● **SHORT EXERCISE**:
Reproduce the passage below on IREN's valuation in full, word for word.

IREN is currently trading below its net asset value. As of CY2022Q1, IREN has $557mil in total assets or $253mil in hard assets (land, grid-connected power facilities, and cash only). IREN has $98mil in total liabilities. This implies IREN has hard assets (excluding all Bitcoin mining rigs and prepaid to suppliers) of $155mil in excess of liabilities. IREN’s market cap is $200mil. Hence, IREN’s hard asset-only NAV is close to 80% of its market cap. At this valuation, it does look like we’re buying IREN’s real estate and getting its Bitcoin mining business for free.

Why is that? We think that this is because the Bitcoin mining business is currently a loss-making business at the current Bitcoin price.

● **RECORDED INFORMATION**:
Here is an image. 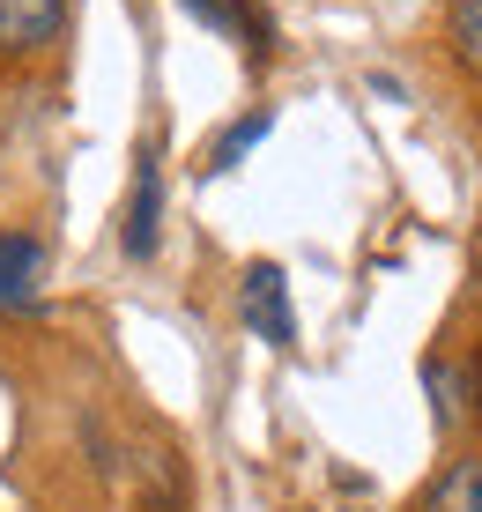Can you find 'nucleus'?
Segmentation results:
<instances>
[{
  "instance_id": "obj_1",
  "label": "nucleus",
  "mask_w": 482,
  "mask_h": 512,
  "mask_svg": "<svg viewBox=\"0 0 482 512\" xmlns=\"http://www.w3.org/2000/svg\"><path fill=\"white\" fill-rule=\"evenodd\" d=\"M238 312H245V327H253V342H275V349L297 342L290 275H282L275 260H253V268H245V282H238Z\"/></svg>"
},
{
  "instance_id": "obj_2",
  "label": "nucleus",
  "mask_w": 482,
  "mask_h": 512,
  "mask_svg": "<svg viewBox=\"0 0 482 512\" xmlns=\"http://www.w3.org/2000/svg\"><path fill=\"white\" fill-rule=\"evenodd\" d=\"M156 238H164V164H156V149L134 156V186H127V223H119V245H127V260H149Z\"/></svg>"
},
{
  "instance_id": "obj_3",
  "label": "nucleus",
  "mask_w": 482,
  "mask_h": 512,
  "mask_svg": "<svg viewBox=\"0 0 482 512\" xmlns=\"http://www.w3.org/2000/svg\"><path fill=\"white\" fill-rule=\"evenodd\" d=\"M45 297V245L30 231H0V320H23Z\"/></svg>"
},
{
  "instance_id": "obj_4",
  "label": "nucleus",
  "mask_w": 482,
  "mask_h": 512,
  "mask_svg": "<svg viewBox=\"0 0 482 512\" xmlns=\"http://www.w3.org/2000/svg\"><path fill=\"white\" fill-rule=\"evenodd\" d=\"M60 30H67V0H0V60L60 45Z\"/></svg>"
},
{
  "instance_id": "obj_5",
  "label": "nucleus",
  "mask_w": 482,
  "mask_h": 512,
  "mask_svg": "<svg viewBox=\"0 0 482 512\" xmlns=\"http://www.w3.org/2000/svg\"><path fill=\"white\" fill-rule=\"evenodd\" d=\"M423 512H482V461H453V468L431 483Z\"/></svg>"
},
{
  "instance_id": "obj_6",
  "label": "nucleus",
  "mask_w": 482,
  "mask_h": 512,
  "mask_svg": "<svg viewBox=\"0 0 482 512\" xmlns=\"http://www.w3.org/2000/svg\"><path fill=\"white\" fill-rule=\"evenodd\" d=\"M186 8L201 15L208 30H223V38H238L245 52H260V23H253L245 8H238V0H186Z\"/></svg>"
},
{
  "instance_id": "obj_7",
  "label": "nucleus",
  "mask_w": 482,
  "mask_h": 512,
  "mask_svg": "<svg viewBox=\"0 0 482 512\" xmlns=\"http://www.w3.org/2000/svg\"><path fill=\"white\" fill-rule=\"evenodd\" d=\"M267 127H275V112H267V104H260V112H245L238 127H230V134L216 141V149H208V171H230V164H238V156H245V149H253V141L267 134Z\"/></svg>"
},
{
  "instance_id": "obj_8",
  "label": "nucleus",
  "mask_w": 482,
  "mask_h": 512,
  "mask_svg": "<svg viewBox=\"0 0 482 512\" xmlns=\"http://www.w3.org/2000/svg\"><path fill=\"white\" fill-rule=\"evenodd\" d=\"M453 45H460V60L482 75V0H460L453 8Z\"/></svg>"
}]
</instances>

● **ANSWER TO THE EXERCISE**:
IREN is currently trading below its net asset value. As of CY2022Q1, IREN has $557mil in total assets or $253mil in hard assets (land, grid-connected power facilities, and cash only). IREN has $98mil in total liabilities. This implies IREN has hard assets (excluding all Bitcoin mining rigs and prepaid to suppliers) of $155mil in excess of liabilities. IREN’s market cap is $200mil. Hence, IREN’s hard asset-only NAV is close to 80% of its market cap. At this valuation, it does look like we’re buying IREN’s real estate and getting its Bitcoin mining business for free.

Why is that? We think that this is because the Bitcoin mining business is currently a loss-making business at the current Bitcoin price.